Issues to Consider in Determining Compliance: Continued Are signs posted at appropriate locations to indicate that berms or guardrails are not present? Are delineators installed and visible along the perimeter of the elevated roadway in both directions of travel? Are reflective surfaces of at least three delineators along each elevated shoulder always visible to the driver and spaced at intervals sufficient to indicate the edge and height of the roadway? Is a maximum speed limit posted and observed for any elevated, unbermed portions of the roadway? Is the speed limit being observed?
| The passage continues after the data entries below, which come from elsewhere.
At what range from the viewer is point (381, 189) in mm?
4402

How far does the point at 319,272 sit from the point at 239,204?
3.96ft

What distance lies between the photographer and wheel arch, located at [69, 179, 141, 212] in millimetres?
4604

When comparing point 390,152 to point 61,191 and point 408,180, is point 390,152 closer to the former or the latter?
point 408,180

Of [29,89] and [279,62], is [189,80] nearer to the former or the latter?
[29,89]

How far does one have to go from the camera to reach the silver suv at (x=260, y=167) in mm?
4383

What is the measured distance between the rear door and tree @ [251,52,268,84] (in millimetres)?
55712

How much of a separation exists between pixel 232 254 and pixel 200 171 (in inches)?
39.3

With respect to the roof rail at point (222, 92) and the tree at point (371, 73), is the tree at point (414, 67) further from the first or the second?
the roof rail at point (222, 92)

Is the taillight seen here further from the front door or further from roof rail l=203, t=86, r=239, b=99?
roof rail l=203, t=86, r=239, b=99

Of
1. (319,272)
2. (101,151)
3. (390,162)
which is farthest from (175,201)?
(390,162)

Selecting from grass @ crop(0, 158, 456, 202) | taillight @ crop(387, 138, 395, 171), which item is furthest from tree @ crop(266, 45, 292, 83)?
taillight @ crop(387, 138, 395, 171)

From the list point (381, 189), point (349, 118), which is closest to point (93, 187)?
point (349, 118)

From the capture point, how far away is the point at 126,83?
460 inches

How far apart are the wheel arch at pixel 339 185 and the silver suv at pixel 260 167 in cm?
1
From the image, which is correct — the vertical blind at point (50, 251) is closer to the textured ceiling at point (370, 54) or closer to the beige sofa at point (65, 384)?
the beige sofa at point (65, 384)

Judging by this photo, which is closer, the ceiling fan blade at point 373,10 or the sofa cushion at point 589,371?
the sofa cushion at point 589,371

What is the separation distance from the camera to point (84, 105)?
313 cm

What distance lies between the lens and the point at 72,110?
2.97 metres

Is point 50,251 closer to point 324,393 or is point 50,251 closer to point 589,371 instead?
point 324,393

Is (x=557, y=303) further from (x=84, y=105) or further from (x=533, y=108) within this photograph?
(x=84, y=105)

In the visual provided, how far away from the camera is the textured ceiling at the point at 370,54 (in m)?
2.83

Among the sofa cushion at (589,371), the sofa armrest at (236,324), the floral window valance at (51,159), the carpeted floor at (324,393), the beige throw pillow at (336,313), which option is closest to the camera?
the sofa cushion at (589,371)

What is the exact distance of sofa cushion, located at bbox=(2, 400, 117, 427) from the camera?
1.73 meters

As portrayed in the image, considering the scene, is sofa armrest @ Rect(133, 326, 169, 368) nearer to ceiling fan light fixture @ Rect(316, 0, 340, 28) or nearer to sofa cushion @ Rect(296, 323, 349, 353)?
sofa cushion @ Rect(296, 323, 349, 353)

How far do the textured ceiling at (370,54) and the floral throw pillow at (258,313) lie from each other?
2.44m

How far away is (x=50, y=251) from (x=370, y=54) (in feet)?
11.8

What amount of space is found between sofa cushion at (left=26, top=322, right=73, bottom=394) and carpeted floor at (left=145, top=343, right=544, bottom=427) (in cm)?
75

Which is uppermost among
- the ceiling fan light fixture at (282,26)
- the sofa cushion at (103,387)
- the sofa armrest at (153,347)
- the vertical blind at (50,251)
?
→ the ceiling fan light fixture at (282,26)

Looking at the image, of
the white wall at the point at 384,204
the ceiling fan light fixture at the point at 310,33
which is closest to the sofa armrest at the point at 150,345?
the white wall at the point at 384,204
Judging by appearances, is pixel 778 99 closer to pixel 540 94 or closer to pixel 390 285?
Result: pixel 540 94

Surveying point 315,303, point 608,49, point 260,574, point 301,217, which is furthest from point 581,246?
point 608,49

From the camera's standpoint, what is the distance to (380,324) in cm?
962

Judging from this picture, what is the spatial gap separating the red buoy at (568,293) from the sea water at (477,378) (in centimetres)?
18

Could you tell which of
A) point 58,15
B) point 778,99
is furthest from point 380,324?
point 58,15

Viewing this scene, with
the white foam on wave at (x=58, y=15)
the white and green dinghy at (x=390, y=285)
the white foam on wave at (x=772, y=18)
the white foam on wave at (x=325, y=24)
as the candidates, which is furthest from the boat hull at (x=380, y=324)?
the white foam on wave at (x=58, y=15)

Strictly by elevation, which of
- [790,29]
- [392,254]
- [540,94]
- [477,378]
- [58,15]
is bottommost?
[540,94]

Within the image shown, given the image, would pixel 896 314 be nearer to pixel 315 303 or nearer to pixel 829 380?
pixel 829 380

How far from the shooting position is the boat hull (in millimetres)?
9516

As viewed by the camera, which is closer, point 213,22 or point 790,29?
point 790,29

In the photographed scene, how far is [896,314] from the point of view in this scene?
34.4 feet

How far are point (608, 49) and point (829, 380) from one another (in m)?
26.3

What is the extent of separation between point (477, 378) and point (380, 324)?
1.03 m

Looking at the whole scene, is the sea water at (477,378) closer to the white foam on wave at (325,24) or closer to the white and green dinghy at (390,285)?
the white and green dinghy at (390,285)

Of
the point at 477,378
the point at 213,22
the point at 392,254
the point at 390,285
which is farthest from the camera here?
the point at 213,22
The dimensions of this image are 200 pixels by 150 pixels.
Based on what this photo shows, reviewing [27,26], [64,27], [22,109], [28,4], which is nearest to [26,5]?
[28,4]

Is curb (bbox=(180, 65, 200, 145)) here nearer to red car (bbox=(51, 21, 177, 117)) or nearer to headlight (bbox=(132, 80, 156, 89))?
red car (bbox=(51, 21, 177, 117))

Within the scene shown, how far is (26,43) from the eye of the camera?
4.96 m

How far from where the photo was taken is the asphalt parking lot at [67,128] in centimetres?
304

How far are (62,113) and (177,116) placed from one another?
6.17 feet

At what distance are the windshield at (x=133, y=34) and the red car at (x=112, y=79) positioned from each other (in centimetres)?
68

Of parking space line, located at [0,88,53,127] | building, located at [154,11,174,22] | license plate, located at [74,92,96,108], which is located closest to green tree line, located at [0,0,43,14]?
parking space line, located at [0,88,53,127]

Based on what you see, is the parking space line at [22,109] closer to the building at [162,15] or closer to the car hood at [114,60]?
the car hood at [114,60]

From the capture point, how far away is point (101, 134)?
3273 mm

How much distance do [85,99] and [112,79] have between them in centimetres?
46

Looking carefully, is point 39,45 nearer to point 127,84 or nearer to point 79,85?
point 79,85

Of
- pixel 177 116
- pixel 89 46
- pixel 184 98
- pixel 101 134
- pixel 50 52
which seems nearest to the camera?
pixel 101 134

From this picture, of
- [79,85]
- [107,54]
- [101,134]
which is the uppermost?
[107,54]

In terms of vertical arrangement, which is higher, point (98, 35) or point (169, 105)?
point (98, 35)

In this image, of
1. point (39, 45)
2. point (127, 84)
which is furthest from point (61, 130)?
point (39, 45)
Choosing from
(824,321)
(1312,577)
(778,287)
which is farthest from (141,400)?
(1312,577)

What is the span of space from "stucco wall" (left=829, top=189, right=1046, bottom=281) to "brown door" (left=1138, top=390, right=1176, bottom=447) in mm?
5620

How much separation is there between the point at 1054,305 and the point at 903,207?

Have measures been taken to provide traction in inclement weather?
#8 Electrical Conductors of Sufficient size
Are Conductors also protected from mechanical damage?
Issues to Consider in Determining Compliance: Are conductors large enough so that they will not heat up and damage the insulating materials? Are conductors protected from mechanical damage such as vehicular traffic, chafing points on conveyor frames, motors, etc.? If conductors are exposed to mechanical damage, are they protected with suitable conduit, bridging, outer jackets, slings, etc.?
#9 Testing Grounding Systems
Issues to Consider in Determining Compliance: Are electrical grounding systems being installed? Are electrical grounding systems being repaired? Are grounding systems being modified? Are the above grounding systems tested annually or after one of the noted events? Are the most recent resistance test results available to an Authorized Representative of the Secretary of Labor?
#10 Safe Access to Workplace 56/
So, who is safer?
Tripping hazard (Housekeeping Violation, too.)
Issues to Consider in Determining Compliance: Is permanent or temporary access provided to all working places? Are miners climbing the equipment or machinery to access work places? Are fall-of-person hazards created by a lack of a stairway, ladder, ramp, etc.? Are handholds provided, if necessary? Are crossovers or crossunders provided where needed?